In the more general case, files that are unconstrained in either size or number and which may log attacker-controlled data can be associated with resource consumption risks. In the VM log file case these two controls protect mostly against free space exhaustion, and log throttling (automatic) helps protect against monopolisation of host I/O time. In each case, log evidence of malicious activity may be deliberately hidden or obscured by an attacker relying on such protections.
However the limits may also hide or obscure details about normal operational concerns; snapshot operations for example. A VM log file rotation also occurs following a vMotion, and the limit in number of log files may reduce the amount of history available in a busy DRS cluster.
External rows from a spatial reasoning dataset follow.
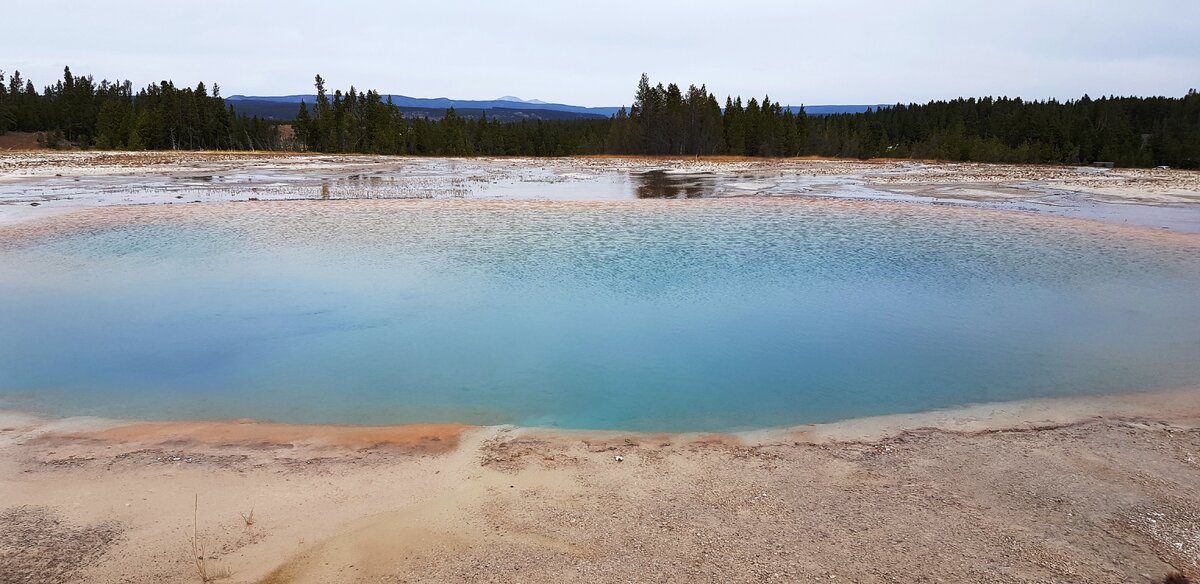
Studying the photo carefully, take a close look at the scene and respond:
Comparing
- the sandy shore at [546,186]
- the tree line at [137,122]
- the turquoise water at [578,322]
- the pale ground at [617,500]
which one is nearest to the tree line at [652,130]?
the tree line at [137,122]

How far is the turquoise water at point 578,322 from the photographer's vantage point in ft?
23.7

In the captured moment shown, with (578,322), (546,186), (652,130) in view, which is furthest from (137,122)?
(578,322)

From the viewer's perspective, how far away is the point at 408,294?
11.2 metres

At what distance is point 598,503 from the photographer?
486 centimetres

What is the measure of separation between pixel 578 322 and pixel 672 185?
22126 mm

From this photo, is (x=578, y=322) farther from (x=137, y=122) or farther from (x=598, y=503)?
(x=137, y=122)

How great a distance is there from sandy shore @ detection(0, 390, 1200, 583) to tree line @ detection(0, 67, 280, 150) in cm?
7091

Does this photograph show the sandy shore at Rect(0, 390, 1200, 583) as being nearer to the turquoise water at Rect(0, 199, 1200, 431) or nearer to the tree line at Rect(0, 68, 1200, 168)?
the turquoise water at Rect(0, 199, 1200, 431)

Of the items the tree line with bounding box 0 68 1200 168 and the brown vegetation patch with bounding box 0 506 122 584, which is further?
the tree line with bounding box 0 68 1200 168

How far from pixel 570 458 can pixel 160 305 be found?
25.2 ft

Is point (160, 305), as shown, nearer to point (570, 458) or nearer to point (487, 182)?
point (570, 458)

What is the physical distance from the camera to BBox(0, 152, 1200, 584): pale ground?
4.15m

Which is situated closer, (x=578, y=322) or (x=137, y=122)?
(x=578, y=322)

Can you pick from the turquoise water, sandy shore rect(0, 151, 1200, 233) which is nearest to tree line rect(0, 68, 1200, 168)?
sandy shore rect(0, 151, 1200, 233)
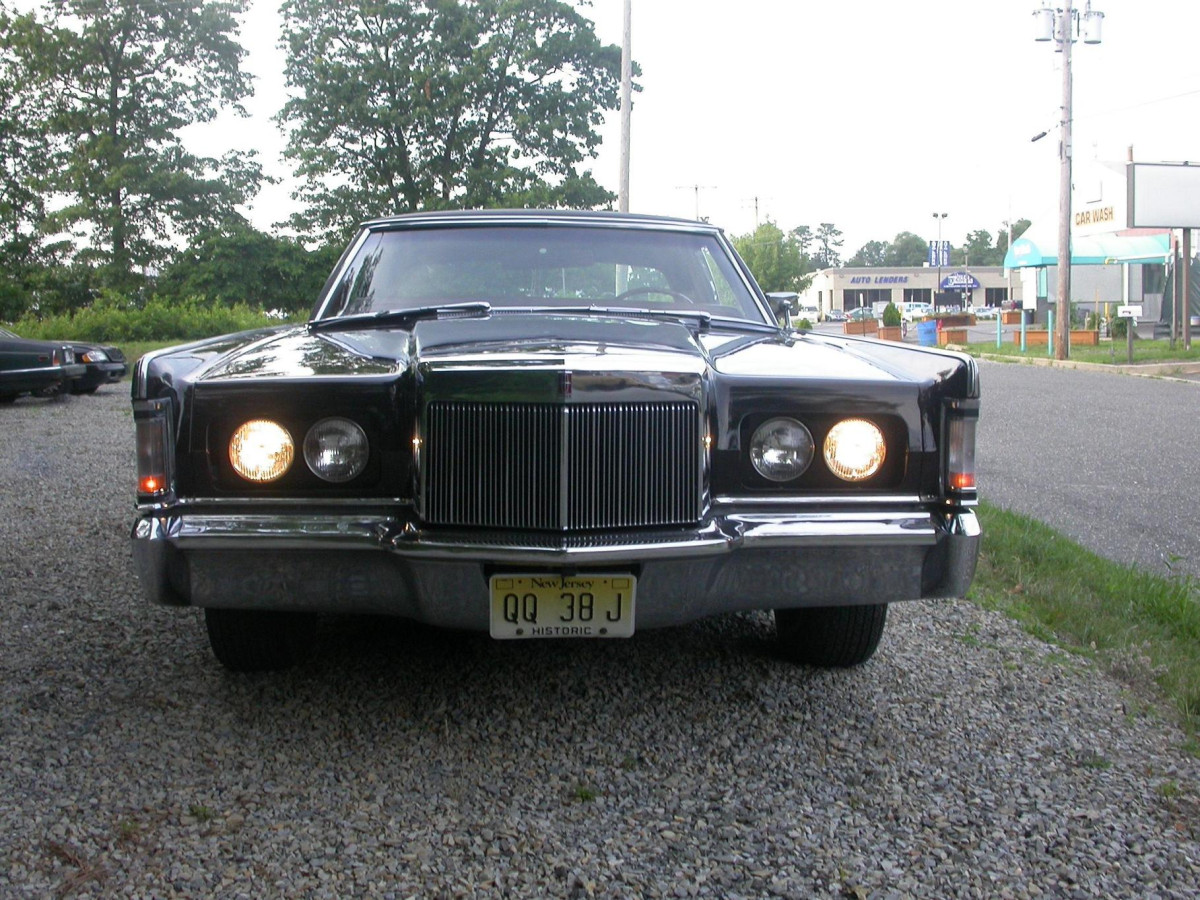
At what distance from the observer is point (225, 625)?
3238 mm

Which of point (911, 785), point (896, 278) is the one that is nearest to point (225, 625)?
point (911, 785)

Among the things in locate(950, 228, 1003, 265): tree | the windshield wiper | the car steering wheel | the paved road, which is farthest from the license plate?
locate(950, 228, 1003, 265): tree

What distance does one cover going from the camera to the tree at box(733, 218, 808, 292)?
234ft

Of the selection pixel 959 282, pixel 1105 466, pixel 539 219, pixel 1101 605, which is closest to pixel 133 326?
pixel 1105 466

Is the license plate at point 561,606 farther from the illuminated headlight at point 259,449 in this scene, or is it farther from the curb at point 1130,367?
the curb at point 1130,367

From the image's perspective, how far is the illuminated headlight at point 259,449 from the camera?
9.36 feet

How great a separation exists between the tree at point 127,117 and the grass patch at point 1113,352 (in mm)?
25267

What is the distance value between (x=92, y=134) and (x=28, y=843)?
3866 cm

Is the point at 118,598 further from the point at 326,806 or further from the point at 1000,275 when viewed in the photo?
the point at 1000,275

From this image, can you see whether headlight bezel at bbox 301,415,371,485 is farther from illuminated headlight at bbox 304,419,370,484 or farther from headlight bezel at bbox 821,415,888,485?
headlight bezel at bbox 821,415,888,485

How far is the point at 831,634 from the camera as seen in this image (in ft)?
11.5

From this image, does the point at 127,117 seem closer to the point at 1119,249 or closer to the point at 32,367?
the point at 32,367

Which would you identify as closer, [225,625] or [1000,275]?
[225,625]

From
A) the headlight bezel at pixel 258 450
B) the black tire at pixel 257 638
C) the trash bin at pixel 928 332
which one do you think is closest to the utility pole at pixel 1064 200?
the trash bin at pixel 928 332
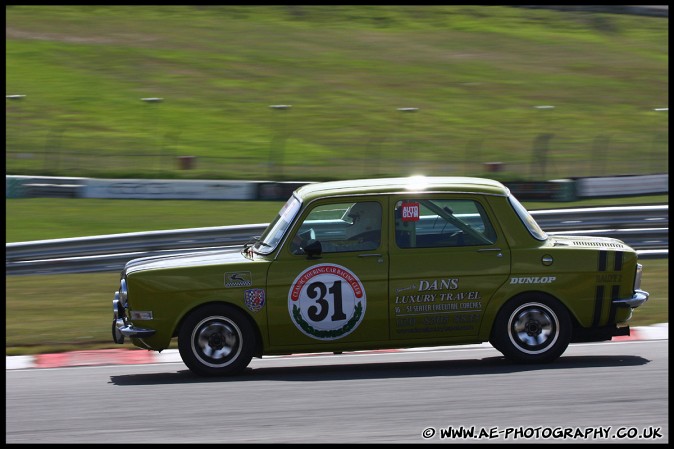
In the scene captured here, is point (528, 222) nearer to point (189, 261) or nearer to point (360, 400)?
point (360, 400)

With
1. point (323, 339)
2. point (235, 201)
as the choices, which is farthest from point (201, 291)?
point (235, 201)

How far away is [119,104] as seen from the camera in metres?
28.9

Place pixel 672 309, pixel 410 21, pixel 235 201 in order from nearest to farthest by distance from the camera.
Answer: pixel 672 309, pixel 235 201, pixel 410 21

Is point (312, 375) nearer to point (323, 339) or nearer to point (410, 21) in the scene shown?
point (323, 339)

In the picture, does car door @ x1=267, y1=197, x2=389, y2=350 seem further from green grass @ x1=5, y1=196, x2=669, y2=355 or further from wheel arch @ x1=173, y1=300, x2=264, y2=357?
green grass @ x1=5, y1=196, x2=669, y2=355

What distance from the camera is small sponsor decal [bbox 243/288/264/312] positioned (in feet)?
25.4

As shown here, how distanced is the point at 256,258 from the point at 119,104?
72.3ft

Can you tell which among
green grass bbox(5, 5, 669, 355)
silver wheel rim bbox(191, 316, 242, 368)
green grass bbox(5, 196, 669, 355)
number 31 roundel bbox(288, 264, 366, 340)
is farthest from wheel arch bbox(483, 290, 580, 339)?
green grass bbox(5, 5, 669, 355)

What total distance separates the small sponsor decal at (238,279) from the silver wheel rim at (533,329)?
6.83ft

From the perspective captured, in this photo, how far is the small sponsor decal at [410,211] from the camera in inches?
312

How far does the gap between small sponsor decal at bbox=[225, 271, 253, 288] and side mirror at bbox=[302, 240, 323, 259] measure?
0.48 m

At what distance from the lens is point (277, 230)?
26.8 ft

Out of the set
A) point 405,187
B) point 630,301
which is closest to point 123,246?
point 405,187

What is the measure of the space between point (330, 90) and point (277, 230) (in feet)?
75.3
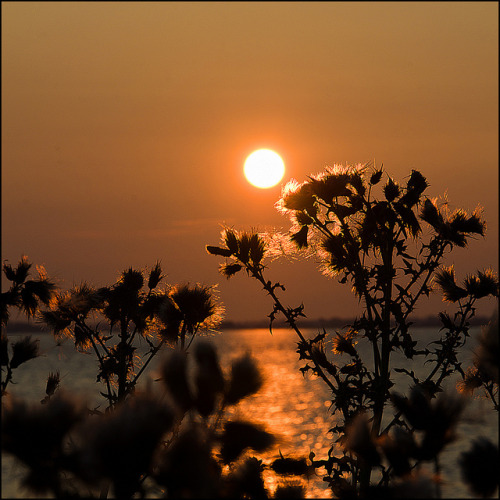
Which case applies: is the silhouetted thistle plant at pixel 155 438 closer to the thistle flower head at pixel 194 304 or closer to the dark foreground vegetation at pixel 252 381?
the dark foreground vegetation at pixel 252 381

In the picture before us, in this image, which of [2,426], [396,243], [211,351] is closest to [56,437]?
[2,426]

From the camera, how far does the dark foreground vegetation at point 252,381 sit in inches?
154

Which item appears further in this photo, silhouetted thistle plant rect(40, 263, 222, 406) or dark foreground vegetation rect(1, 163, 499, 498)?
silhouetted thistle plant rect(40, 263, 222, 406)

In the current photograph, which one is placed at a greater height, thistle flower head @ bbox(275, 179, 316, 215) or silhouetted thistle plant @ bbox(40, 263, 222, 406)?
thistle flower head @ bbox(275, 179, 316, 215)

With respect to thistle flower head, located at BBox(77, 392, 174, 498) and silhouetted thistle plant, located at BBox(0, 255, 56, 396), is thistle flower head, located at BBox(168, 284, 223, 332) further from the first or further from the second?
thistle flower head, located at BBox(77, 392, 174, 498)

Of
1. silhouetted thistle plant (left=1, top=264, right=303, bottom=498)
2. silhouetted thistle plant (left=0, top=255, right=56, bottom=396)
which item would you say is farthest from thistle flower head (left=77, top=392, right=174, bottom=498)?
silhouetted thistle plant (left=0, top=255, right=56, bottom=396)

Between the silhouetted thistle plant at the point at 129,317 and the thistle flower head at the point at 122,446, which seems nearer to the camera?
the thistle flower head at the point at 122,446

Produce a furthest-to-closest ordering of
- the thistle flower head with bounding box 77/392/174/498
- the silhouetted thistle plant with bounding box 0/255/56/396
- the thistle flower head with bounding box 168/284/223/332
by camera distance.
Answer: the thistle flower head with bounding box 168/284/223/332
the silhouetted thistle plant with bounding box 0/255/56/396
the thistle flower head with bounding box 77/392/174/498

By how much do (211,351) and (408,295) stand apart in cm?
452

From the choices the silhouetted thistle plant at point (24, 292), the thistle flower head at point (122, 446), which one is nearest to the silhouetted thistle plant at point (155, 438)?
the thistle flower head at point (122, 446)

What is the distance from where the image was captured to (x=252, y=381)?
4.74 m

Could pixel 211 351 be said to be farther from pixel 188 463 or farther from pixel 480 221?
pixel 480 221

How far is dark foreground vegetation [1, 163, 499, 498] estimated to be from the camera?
12.8 ft

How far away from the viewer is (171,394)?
173 inches
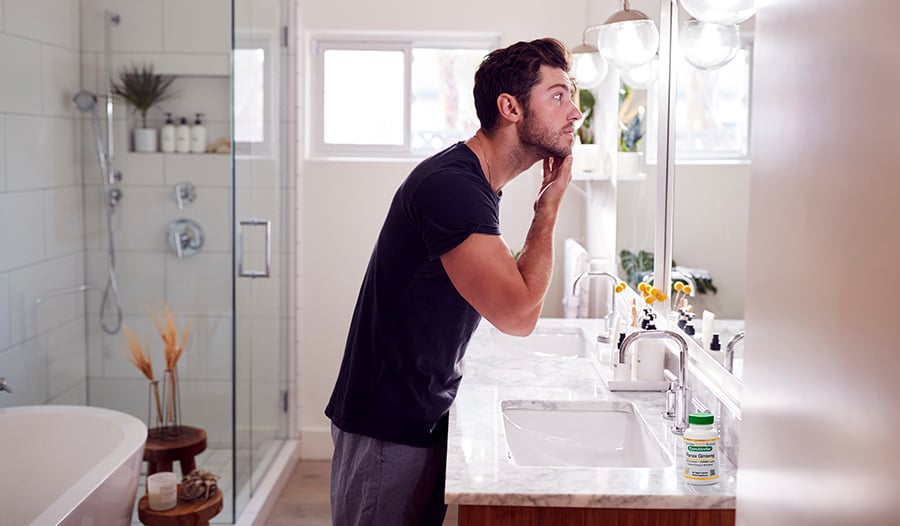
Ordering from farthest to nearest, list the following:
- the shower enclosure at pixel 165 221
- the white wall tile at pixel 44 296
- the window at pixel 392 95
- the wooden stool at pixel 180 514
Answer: the window at pixel 392 95 < the shower enclosure at pixel 165 221 < the white wall tile at pixel 44 296 < the wooden stool at pixel 180 514

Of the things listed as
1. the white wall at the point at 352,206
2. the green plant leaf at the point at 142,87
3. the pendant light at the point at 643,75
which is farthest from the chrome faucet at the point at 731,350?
the green plant leaf at the point at 142,87

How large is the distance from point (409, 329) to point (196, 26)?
223 centimetres

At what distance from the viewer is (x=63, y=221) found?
3.36m

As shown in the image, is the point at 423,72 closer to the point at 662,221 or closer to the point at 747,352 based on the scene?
the point at 662,221

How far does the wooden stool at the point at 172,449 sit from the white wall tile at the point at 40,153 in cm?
98

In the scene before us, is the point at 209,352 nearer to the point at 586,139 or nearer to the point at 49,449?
the point at 49,449

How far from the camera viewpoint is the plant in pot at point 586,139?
339cm

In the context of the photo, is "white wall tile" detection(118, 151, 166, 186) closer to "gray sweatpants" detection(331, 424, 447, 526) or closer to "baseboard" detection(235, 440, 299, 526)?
"baseboard" detection(235, 440, 299, 526)

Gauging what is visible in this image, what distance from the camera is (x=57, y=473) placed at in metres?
2.59

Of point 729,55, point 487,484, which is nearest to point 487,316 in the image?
point 487,484

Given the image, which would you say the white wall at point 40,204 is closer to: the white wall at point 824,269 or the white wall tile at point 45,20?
the white wall tile at point 45,20

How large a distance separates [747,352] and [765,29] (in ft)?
0.64

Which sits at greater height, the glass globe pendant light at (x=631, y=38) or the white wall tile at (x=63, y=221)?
the glass globe pendant light at (x=631, y=38)

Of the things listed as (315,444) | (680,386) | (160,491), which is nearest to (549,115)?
(680,386)
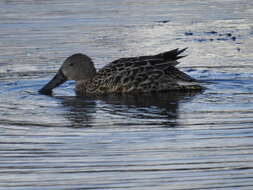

For VM.limit-setinfo-size, I understand the explicit setting replicates the implicit one, and I take the point that there souldn't therefore be a functional impact.
For ESXi.config-firewall-access, there is perhaps an inconsistency as negative functional impacts have been described for vCenter.restrict-network-access and VCSA.restrict-network-access.
For the shell timeouts, there may be some functional impact to long-running administrative operations. There may also be some negative functional impacts to external interfacing applications that use SSH - although I can't imagine that such application interfaces would be a recommended practice!
For vNetwork.enable-bpdu-filter the vulnerability discussion includes the case of certain products that may generate legitimate, desirable BPDU packets. Employing the filter with these cases would likely have a significant negative impact and not employing them introduces risks if an errant BPDU packet was sent by another hosted VM.
I updated the ESXi.config-firewall-access control to be consistent. You get that one because I love consistency.
I get your point on the log history. There's always a trade-off when playing with stuff like this. I'd argue that if your environment is that sensitive, it might be worth using an external logging solution to capture everything via SYSLOG/vCenter logging.
RE: Shell timeouts. There's nothing new there.. It's always been a tradeoff since mainframe timesharing days. At what point do we document industry practices .vs. vSphere specifics? It's a tough line to draw, I'll grant you that. In this case, I'm going to punt and see if anyone else concurs with you.
RE: bpdu. I'd have to consult with the guys who own that piece as it's outside of my comfort zone at the moment. I don't think it'll make it into this edition if they agree with you. If so, it would come out as an addendum in a KB article and would get rolled into the next HG.
Again, thanks so much for your very valuable input on this guide. The help has been awesome. Find me at VMworld or VMUG so I can buy you a beer.